Arsenal were rattled and Chelsea emboldened. Atkinson flashed a yellow at Mustafi for cleaning out Hazard but kept them in his pocket when Moses did the same to Monreal. Arsenal couldn’t get their shape back and were unable to get Ozil into the game. Alexis was trying to do everything himself, the worst of his selfishness shining through.
It took Arsenal about 25 minutes to settle after the goal and substitution, when they should have scored from a corner. Gabriel’s free header went straight at Courtois when he simply had to score in a game was never going to present many clearer chances.
Arsenal made it to the break just one goal down – a feat that seemed unlikely in the aftermath of their opener.
The halftime discussion on Sky was beyond disgusting. Both Thierry Henry and Graeme Souness said the goal was ‘great’ and ‘fair’ Sky even showed the clearest angle of Bellerin being knocked out – before Alsonso met the ball with his head – and added ‘And that angle clears up it’s a fair leap’.
Alternative facts everywhere.
If I’m honest, my interest in the game had waned by the time the second half started. I was alert enough, sadly, to watch our defence act like weebles as Hazard slalomed around them to kill Arsenal’s hopes in this game and the title race.
We were going down hard.
Changes came – Olivier Giroud and Danny Welbeck for Francis Coquelin and Theo Walcott – but it was too little too late. We couldn’t take any of them anyway. Welbeck, Mustafi, they all should have done better, although Welbz was denied by a great Courtois save.
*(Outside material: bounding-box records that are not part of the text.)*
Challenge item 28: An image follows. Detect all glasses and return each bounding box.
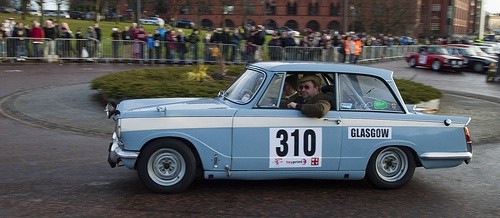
[299,85,309,89]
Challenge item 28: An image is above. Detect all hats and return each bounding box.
[285,75,299,91]
[297,75,321,86]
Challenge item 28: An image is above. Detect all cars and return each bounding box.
[139,16,165,27]
[0,6,106,21]
[405,46,468,71]
[105,60,472,188]
[469,42,500,60]
[449,48,499,71]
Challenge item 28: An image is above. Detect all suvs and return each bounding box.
[171,19,194,29]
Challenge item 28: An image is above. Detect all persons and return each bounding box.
[279,72,335,119]
[273,74,303,108]
[0,16,482,65]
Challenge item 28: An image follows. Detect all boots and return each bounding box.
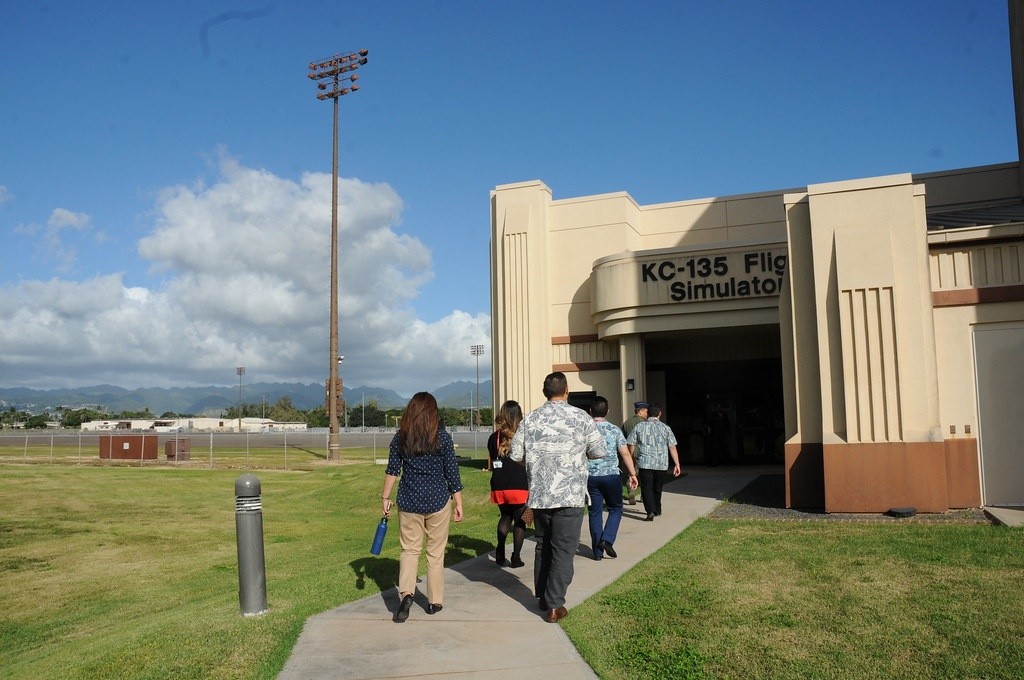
[511,552,524,568]
[496,548,505,566]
Chelsea made it three when Cesc Fabregas, only on for about two seconds, capitalised on Cech’s awful mistake to loft the ball into a gaping hole almost as big as the one that now separates us from Chelsea in the league. Giroud grabbed a consolation, but nobody cared.
What we saw from Arsenal in this game was more mental fragility and a team unable to change when it needs to do something different.
It was a performance we’ve seen many times, usually against a team like Chelsea and there really is only one common thread running through all these games – Arsene Wenger and how he gets his team prepared for a match like this.
I’ve had a few thoughts on this so will address it in a post at a later date. I’ve been avoiding it because of the conclusions I know it will draw.